# [WORK INSTRUCTIONS]
**A.** Reproduce the part of the text on checking contractor references from "If anyone demands" up to and including "a post-office box.".
**B.** Does each statement agree with the text on checking contractor references? Answer yes or no for each, and quote the words that decide it.
(i) The text advises asking for three references from the same period of time.
(ii) The text says a contractor should have a physical mailing address instead of a post-office box.
(iii) Eugene Baldwin works for a contracting firm based in Clinton, Md.
**C.** Continue the text on checking contractor references, starting after its last sentence.

Check the references
Once you narrow down your list, call the references. Ask for three references from different periods of time. Since small contractors often change their staffs quickly, a reference from four years ago might not apply to the staff a contractor has today.

You can also contact the Better Business Bureau to check for any complaints against the contractor.

When talking to references, ask open-ended questions. "Don't ask, 'Do you think the contractor was a good contractor?'" says Winans. "Most people will say yes. Ask a question like, 'Tell me about something that occurred that made you think this was a good contractor.'"

Eugene Baldwin, a home improvement specialist with Clinton, Md.-based contracting firm Amerideck, suggests taking it a step further and going to see the work the contractor has already done, if possible.

Be wary of contractors that come looking for you. Also, get everything in writing and check the contractor out with trade organizations to see if he is legitimate.

If anyone demands all of the money upfront, steer clear. Likewise, a contractor that demands to be paid in cash is one you'll want to avoid as well. Any contractor you use should have a physical mailing address rather than a post-office box.

While cost is an important factor, don't assume that the contractor who offers the lowest price is the best one. If two contractors offer similar estimates and a third offers one that's extremely low, be wary. An experienced professional wants to get your business, but isn't likely to undercut himself in the process.

# [EXTRACTED MATERIAL]
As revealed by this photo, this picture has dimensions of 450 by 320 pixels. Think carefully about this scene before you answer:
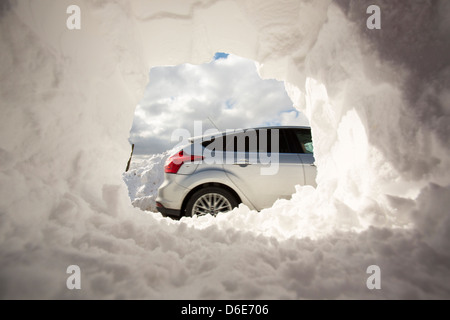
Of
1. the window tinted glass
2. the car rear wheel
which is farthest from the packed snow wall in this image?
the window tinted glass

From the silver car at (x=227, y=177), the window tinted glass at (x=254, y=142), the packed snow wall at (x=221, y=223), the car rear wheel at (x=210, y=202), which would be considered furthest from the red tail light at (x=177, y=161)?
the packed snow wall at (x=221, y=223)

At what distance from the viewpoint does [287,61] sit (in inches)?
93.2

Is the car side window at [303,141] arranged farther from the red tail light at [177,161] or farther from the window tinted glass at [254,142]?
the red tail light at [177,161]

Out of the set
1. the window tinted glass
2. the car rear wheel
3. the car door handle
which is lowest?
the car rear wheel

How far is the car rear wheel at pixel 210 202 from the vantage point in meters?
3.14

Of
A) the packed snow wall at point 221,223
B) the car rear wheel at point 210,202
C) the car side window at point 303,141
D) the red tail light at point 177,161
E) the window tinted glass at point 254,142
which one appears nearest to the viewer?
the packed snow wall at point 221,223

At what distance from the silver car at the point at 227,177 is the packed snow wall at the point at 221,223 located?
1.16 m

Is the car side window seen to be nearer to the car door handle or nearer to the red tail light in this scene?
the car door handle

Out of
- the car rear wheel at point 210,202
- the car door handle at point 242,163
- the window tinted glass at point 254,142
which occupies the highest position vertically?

# [EXPECTED OUTPUTS]
**A.**
If anyone demands all of the money upfront, steer clear. Likewise, a contractor that demands to be paid in cash is one you'll want to avoid as well. Any contractor you use should have a physical mailing address rather than a post-office box.

**B.**
(i) No: "Ask for three references from different periods of time."
(ii) Yes: "Any contractor you use should have a physical mailing address rather than a post-office box."
(iii) Yes: "Eugene Baldwin, a home improvement specialist with Clinton, Md.-based contracting firm Amerideck"

**C.**
Once you make your choice, look carefully at the contract. If you're not sure about something, ask. Make sure it describes the job in detail and lists all materials that will be used. Also, make sure it lays out what is included and what is not.

The contract should also specify what will be done when the job is complete. You don't want to be stuck cleaning up after the contractors. If a contractor fails to pay for materials, a lien can be placed on your home. To avoid this, add a release-of-lien clause to your contract. Finally, any warranties or guarantees should be spelled out in the contract as well.

While it may seem like you are going through a lot of work, consider the amount of money you're planning to spend on your project.

The more time you invest upfront, "the less likely it is you're going to be scammed," says Winans.